I'd like to think that's what friends are for. Not best friends, but friends. Meaning we aren't close, but he still cares enough to help me. At least that's how I deciphered it.

"What's that?" He peered down at my lap, furrowing his eyebrows at the small blue journal.

"It's my mom's journal. When she was diagnosed with Alzheimer's, she started writing everything in here so she wouldn't forget."

"Did you look inside? Maybe there's something in there that might tell you where she went," he suggested. I ran my fingers across the journal, caressing the cover. I've never opened her journal before. She always kept it in her bottom drawer, safe and sound, until the next day, where she decided to add a piece of her life to the next page.

"It's worth a try." I took a deep breath, preparing myself to open the book. My fingers began to tremble, and I gripped the edge of the journal tightly. When I finally managed to get ahold of myself, I flipped open the book, gazing across the very first page.

May 4th,

My name is Diana Cohen, and this is my very first journal entry. Here's some things you should know. I stand at a height of 5'6. I am a weight of 120 lbs. My birthday is June 1st. Speaking of which, I will be turning 54 in a few weeks. And I have a daughter by the name of Hope, who is a senior in high school. Hope gets her height from her daddy. Seriously, she's standing at 5'9. She graduates in June, which is great. I could not be any prouder of her, even though there's a possibility she will leave me. But, that's okay. We live in a big, beautiful neighborhood near the boardwalk and the beach-it's very peaceful around here. Onto the more depressing stuff . . . today, I found out I have been diagnosed with Alzheimer's. I don't know what's going to happen . . . or when it's going to kick in, but I am writing this, so I don't forget. I don't want to forget my family, or what I do, or who I am. And if you ever do forget who you are Diana, look back at this first page, and so on . . . you'll learn a lot about your life.

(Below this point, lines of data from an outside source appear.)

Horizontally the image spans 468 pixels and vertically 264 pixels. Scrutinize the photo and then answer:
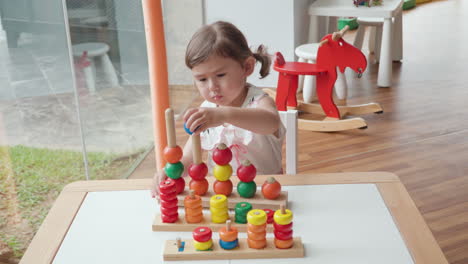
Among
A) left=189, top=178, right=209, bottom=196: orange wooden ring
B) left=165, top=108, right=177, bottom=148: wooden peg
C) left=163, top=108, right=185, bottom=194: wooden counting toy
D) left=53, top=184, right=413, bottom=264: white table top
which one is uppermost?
left=165, top=108, right=177, bottom=148: wooden peg

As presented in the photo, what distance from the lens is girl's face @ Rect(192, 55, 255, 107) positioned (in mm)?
1155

"Hope?" Reece softened his voice and I could hear the worry dripping from his tone.

"Sorry, I'm still a bit unstable right now." I laughed at myself, wiping the tears from under my eyes.

"Let's go then," he mumbled. I closed the journal and sunk into my seat, staring out the window as Reece began driving. Even the soothing tone of my favorite music blaring from the radio couldn't help my emotions. If anything, it made me sadder than I already am.